## TEXTAUSZUG
Bei der Prüfung aus der Kunstgeschichte nannte der Prinz, vor dem eine Fülle von Fotos und Kupferstichen ausgebreitet wurde, sofort mit Sicherheit Meister, Schule usw. und frappierte nicht minder durch eine glänzende Parallele, welche er zwischen dem ihm in fotografischen Nachbildungen vorliegenden „letzten Abendmahl“ von Leonardo da Vinci und jenem von Juan Ibanez zog, als durch seine Detailkenntnisse aus der an Abenteuern so reichen Lebensgeschichte des Florentiner Malers Frau Filippo Lippi, welche er mit großer Lebendigkeit und nicht ohne einen gewissen schalkhaften Humor erzählte.

Kein Wunder, wenn die Lehrer mit fast enthusiastischer Liebean einen solchen Schüler hängen? Die Beziehungen des Prinzen zu seinen Lehrern erkalten denn auch selbst nach Beendigung der einzelnen Lehrkurse durchaus nicht, indem es der erlauchte Schüler insbesondere liebt, zeitweilig mit einigen seiner noch aktiven Lehrer auch seine emeritierten zur Tafel zu ziehen, wo dann der ebenso anregende als frische, unbefangen heitere Ton, womit der jugendliche Amphytrion die Tafelrunde zu beleben versteht, nicht als die geringste Würze des Mahles erscheint.

## AUFGEFÜHRTE DATENSÄTZE
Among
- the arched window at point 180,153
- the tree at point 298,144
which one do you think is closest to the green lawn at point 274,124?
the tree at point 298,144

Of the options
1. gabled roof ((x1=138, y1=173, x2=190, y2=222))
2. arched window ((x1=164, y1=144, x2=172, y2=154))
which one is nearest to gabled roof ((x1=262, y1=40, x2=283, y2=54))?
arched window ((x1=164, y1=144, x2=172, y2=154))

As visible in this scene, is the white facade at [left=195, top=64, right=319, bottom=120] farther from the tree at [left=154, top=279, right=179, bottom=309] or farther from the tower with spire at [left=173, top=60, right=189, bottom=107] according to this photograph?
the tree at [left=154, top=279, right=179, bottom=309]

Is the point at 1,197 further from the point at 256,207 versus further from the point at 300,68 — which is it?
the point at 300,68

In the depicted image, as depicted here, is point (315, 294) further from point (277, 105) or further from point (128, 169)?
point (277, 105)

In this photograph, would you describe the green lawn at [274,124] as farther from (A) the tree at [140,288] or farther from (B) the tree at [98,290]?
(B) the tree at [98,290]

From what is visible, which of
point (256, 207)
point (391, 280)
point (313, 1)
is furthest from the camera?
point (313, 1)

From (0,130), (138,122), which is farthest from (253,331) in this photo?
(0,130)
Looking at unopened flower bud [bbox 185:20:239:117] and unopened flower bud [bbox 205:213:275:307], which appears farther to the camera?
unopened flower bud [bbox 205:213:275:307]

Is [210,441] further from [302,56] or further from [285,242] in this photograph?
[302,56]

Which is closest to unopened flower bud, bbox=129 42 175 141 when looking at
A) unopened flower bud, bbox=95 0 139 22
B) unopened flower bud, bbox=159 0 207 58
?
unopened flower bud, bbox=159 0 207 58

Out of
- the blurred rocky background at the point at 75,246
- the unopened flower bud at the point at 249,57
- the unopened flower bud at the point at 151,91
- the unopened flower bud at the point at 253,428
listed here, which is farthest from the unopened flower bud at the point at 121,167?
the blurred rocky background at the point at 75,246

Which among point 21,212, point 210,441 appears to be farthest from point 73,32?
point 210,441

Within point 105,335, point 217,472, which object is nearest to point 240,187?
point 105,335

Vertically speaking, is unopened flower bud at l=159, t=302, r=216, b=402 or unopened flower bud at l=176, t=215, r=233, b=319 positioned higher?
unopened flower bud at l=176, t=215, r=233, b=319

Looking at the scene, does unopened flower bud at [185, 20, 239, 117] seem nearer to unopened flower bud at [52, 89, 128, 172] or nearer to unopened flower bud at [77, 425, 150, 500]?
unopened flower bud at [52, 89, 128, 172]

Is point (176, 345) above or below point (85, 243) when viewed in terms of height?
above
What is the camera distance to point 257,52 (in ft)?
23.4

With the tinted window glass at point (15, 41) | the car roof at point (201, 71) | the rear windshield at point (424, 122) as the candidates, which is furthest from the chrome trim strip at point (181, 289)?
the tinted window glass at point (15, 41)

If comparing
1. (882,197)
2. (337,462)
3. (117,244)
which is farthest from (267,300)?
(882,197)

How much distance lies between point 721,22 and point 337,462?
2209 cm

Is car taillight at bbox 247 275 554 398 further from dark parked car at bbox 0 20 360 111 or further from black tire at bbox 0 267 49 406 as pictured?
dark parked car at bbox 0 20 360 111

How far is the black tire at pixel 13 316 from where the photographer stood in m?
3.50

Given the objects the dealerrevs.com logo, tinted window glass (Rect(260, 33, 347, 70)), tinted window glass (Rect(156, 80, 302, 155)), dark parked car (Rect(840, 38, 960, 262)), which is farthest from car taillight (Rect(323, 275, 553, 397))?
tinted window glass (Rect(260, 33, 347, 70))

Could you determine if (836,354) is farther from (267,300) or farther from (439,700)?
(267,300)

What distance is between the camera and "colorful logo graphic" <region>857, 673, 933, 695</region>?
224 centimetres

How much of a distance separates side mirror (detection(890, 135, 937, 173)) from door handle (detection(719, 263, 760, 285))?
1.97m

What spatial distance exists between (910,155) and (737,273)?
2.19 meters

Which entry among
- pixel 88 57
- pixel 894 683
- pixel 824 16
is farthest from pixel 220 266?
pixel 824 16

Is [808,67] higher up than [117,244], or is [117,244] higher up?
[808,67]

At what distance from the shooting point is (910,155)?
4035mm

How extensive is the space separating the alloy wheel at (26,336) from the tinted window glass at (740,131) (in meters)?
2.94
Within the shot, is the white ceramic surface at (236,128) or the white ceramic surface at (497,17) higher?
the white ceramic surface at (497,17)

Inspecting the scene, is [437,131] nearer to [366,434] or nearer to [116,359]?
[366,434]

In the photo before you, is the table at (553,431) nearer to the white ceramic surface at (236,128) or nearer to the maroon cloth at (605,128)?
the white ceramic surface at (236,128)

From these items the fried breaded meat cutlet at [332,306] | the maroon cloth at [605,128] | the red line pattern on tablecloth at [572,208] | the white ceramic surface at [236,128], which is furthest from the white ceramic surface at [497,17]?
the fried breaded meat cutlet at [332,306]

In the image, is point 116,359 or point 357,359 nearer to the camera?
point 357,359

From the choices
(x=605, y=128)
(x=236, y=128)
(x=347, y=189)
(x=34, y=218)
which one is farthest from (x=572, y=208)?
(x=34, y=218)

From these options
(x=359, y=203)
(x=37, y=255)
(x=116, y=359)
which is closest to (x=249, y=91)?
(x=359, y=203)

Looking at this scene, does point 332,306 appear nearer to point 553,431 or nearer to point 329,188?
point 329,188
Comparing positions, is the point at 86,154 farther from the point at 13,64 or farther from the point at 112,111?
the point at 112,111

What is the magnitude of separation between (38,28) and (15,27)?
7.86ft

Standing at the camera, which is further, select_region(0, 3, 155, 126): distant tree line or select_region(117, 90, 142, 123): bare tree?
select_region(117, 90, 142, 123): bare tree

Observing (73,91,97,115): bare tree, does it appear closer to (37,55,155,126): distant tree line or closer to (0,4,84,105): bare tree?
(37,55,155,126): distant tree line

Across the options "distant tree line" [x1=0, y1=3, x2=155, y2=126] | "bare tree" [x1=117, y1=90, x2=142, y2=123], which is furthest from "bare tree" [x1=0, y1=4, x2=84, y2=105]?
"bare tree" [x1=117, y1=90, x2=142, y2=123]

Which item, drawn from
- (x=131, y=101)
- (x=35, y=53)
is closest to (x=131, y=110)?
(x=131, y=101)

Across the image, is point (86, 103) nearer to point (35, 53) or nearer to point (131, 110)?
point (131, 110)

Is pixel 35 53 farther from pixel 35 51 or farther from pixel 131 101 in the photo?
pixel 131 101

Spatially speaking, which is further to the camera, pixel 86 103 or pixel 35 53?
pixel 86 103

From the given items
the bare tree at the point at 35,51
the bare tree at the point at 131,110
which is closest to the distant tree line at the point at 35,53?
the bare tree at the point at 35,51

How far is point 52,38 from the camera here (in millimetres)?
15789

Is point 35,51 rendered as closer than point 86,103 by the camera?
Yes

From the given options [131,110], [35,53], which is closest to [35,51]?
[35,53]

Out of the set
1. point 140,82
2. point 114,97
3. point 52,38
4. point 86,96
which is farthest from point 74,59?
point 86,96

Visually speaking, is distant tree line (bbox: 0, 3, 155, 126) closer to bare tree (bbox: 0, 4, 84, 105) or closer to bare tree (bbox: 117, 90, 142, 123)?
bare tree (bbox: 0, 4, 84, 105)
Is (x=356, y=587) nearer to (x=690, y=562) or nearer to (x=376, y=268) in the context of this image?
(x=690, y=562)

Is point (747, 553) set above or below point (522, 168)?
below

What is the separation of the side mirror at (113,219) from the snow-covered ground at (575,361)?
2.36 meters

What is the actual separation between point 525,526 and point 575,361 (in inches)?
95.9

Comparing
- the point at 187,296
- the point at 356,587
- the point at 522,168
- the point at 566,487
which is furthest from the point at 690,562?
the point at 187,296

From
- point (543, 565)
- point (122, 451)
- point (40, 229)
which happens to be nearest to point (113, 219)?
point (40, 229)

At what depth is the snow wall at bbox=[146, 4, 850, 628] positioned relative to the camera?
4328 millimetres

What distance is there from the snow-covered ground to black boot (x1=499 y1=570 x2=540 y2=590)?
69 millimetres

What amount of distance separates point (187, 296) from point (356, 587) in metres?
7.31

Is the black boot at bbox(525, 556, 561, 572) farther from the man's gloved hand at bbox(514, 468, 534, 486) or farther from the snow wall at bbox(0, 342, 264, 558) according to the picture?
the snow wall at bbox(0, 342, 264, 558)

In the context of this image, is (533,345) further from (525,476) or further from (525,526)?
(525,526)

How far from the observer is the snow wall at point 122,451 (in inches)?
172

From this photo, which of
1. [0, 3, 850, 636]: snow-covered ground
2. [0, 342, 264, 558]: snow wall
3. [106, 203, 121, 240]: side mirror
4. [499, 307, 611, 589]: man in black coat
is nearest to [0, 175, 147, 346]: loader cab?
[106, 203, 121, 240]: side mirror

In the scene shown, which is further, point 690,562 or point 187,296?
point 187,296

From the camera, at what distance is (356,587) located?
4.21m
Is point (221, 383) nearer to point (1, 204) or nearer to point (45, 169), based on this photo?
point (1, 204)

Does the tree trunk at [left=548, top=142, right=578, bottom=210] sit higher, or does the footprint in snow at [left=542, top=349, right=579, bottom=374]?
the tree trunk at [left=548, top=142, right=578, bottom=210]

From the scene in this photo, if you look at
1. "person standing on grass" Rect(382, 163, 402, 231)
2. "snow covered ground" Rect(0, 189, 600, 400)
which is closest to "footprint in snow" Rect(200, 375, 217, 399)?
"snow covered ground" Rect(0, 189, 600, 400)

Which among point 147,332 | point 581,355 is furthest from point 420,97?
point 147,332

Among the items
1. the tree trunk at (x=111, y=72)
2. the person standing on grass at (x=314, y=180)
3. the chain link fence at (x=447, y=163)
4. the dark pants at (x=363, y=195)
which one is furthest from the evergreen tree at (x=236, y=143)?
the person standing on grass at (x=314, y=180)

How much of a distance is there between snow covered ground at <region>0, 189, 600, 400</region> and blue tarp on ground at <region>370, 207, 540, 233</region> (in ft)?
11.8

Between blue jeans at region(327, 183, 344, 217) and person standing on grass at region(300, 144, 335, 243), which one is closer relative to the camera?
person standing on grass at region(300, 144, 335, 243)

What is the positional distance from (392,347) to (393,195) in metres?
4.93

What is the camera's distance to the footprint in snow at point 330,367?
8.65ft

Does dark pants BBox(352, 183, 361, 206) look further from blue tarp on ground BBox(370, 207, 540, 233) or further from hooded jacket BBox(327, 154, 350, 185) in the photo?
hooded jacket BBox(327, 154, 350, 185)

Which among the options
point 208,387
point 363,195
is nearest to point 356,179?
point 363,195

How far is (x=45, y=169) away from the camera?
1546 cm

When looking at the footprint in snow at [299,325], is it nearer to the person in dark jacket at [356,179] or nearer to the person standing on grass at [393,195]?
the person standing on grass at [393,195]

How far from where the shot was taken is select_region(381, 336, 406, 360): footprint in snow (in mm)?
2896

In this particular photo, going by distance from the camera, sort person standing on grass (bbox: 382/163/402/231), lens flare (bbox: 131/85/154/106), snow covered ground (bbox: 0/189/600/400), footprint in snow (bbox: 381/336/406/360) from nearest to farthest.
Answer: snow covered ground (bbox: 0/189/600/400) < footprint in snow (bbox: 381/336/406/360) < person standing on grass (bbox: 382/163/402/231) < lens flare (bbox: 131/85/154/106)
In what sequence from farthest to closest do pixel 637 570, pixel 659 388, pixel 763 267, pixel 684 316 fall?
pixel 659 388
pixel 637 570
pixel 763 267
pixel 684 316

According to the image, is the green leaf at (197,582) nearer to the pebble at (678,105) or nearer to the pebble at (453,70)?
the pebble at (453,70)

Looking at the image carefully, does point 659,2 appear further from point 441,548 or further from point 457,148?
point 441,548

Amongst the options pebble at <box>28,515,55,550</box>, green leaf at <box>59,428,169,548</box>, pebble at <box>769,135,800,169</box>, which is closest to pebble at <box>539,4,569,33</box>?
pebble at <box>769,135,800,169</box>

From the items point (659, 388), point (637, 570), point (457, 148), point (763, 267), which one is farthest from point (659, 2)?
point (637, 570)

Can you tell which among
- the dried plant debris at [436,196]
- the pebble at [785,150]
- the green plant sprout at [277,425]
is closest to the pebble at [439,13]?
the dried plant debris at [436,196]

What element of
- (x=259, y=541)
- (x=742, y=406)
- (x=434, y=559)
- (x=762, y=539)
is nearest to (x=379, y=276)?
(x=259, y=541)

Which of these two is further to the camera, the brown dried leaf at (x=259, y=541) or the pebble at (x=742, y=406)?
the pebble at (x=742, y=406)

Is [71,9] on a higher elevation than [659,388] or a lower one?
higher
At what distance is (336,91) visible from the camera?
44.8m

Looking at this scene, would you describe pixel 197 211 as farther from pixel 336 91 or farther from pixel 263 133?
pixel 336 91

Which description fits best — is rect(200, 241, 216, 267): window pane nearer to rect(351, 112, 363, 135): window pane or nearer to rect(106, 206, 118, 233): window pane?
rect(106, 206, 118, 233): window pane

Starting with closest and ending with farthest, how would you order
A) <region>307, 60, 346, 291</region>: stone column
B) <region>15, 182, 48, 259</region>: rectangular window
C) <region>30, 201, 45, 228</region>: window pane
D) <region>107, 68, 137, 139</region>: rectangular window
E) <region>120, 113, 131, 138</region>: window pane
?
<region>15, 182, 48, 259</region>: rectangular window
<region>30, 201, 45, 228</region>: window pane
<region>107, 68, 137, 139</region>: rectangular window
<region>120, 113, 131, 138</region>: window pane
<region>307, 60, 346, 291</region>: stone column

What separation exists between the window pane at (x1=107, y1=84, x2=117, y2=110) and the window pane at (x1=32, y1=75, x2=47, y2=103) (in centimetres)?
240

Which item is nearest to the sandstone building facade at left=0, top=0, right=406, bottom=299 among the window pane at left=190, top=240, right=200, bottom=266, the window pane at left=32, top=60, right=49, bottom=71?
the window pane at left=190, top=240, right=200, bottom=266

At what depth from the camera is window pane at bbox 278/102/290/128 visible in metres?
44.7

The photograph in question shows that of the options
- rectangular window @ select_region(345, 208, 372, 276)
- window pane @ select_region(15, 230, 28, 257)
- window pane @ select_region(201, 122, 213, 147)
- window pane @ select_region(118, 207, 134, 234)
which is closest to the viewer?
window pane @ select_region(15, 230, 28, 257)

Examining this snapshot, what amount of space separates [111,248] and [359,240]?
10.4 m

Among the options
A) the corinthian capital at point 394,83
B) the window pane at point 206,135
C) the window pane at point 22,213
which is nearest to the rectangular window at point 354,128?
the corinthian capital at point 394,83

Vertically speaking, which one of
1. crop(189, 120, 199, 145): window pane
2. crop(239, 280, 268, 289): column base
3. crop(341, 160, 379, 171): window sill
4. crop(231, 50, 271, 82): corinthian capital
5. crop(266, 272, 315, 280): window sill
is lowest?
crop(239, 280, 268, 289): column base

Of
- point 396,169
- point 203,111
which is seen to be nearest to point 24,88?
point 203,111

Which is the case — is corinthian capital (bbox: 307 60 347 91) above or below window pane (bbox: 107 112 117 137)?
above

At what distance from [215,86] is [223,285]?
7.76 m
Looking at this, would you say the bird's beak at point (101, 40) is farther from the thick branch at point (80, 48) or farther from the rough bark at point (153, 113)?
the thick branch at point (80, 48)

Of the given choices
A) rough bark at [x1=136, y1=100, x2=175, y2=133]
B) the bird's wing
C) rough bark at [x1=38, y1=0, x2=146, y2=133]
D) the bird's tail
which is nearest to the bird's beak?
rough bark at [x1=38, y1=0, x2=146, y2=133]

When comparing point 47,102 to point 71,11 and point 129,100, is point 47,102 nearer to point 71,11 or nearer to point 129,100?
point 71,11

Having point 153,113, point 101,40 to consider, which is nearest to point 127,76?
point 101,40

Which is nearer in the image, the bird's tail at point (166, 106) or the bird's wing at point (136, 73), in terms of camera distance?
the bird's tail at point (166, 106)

## WAS ZU TUN IST
A: Beantworte anhand des Textauszugs über den Prinzen:
(i) Was wurde bei der Prüfung aus der Kunstgeschichte vor dem Prinzen ausgebreitet?
(ii) Wessen „letztes Abendmahl“ verglich der Prinz mit jenem von Juan Ibanez?
(iii) Wen zieht der Prinz zeitweilig zusammen mit einigen seiner noch aktiven Lehrer zur Tafel?
B: Sammle aus den Datensätzen jede Zeile, in der das Wort „closer“ vorkommt. Achte dabei auf Groß- und Kleinschreibung.

## ERGEBNISSE JE AUFGABE
A:
(i) Eine Fülle von Fotos und Kupferstichen.
(ii) Das von Leonardo da Vinci.
(iii) Seine emeritierten Lehrer.

B:
Observing (73,91,97,115): bare tree, does it appear closer to (37,55,155,126): distant tree line or closer to (0,4,84,105): bare tree?
Is point 35,51 rendered as closer than point 86,103 by the camera?
Visually speaking, is distant tree line (bbox: 0, 3, 155, 126) closer to bare tree (bbox: 0, 4, 84, 105) or closer to bare tree (bbox: 117, 90, 142, 123)?
Between blue jeans at region(327, 183, 344, 217) and person standing on grass at region(300, 144, 335, 243), which one is closer relative to the camera?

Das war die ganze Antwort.